J'ai donc décidé la mise en place d'un wiki, procédure moderne d'une « e-démocratie sans frontière ». Dès ce jour, un texte de base est ouvert à la réflexion de chacun. C'est un projet de discussion pour que chacun exprime sa vision du Grenoble d'aujourd'hui et de demain. A l'issue de cette consultation, je publierai le projet qui recueille l'accord des Grenoblois. Quand je parle de « Grenoblois », c'est par facilité, pour appeler à réfléchir l'ensemble des habitants d'une large agglomération grenobloise. Il n'y a pas encore de « nom de baptême » pour parler en même temps des habitants de Grenoble, de ceux de Meylan, de ceux de Corenc, de Sassenage, de Seyssins, de St Martin d'Hères, d'Echirolles, de Pont de Claix… Au-delà de leur appartenance municipale directe, ils se savent et ils se revendiquent Grenoblois parce que Grenoble est le point commun de leur communauté de vie.

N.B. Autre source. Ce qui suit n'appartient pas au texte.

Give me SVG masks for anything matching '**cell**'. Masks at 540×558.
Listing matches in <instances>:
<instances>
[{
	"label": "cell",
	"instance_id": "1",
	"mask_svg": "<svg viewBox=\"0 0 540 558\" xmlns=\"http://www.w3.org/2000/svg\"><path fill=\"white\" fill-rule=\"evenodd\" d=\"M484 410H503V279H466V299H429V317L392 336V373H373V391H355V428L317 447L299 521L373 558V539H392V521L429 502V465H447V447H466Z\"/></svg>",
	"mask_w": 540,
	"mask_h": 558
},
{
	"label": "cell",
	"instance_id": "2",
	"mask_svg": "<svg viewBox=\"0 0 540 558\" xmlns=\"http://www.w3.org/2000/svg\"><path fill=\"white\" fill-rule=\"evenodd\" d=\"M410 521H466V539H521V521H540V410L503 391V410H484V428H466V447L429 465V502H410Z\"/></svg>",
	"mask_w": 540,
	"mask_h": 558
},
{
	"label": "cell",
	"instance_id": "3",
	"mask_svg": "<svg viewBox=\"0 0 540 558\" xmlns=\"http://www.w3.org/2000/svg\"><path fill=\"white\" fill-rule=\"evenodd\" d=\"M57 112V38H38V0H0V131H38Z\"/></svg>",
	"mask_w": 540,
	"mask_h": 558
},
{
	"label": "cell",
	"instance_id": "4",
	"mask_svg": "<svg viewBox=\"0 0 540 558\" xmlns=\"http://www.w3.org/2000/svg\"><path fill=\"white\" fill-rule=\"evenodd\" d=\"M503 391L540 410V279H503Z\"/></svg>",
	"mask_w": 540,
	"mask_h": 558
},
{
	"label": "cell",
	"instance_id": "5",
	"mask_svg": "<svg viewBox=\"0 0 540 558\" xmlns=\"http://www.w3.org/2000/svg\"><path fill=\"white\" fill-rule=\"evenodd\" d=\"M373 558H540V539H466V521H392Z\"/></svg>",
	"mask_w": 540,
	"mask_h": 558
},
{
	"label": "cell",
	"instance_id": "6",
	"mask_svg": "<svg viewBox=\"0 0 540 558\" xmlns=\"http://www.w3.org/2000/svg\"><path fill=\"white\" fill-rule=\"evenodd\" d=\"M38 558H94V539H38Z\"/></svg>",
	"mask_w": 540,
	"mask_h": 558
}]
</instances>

Ce « grand Grenoble » doit retrouver le sens du dialogue comme celui des perspectives positives ambitieuses. Ces perspectives sont le seul chemin pour l'amélioration du cadre de vie quotidien de chacun. Je les appelle à reconstruire des projets de vainqueurs et à mettre l'échec au vestiaire. Je les remercie par avance pour leur nouvelle contribution à cette action commune innovante comme c'était le cas hier de la procédure de référendum tramway. Leur ville a besoin de leurs idées, de leur souffle pour trouver un indispensable nouvel élan ».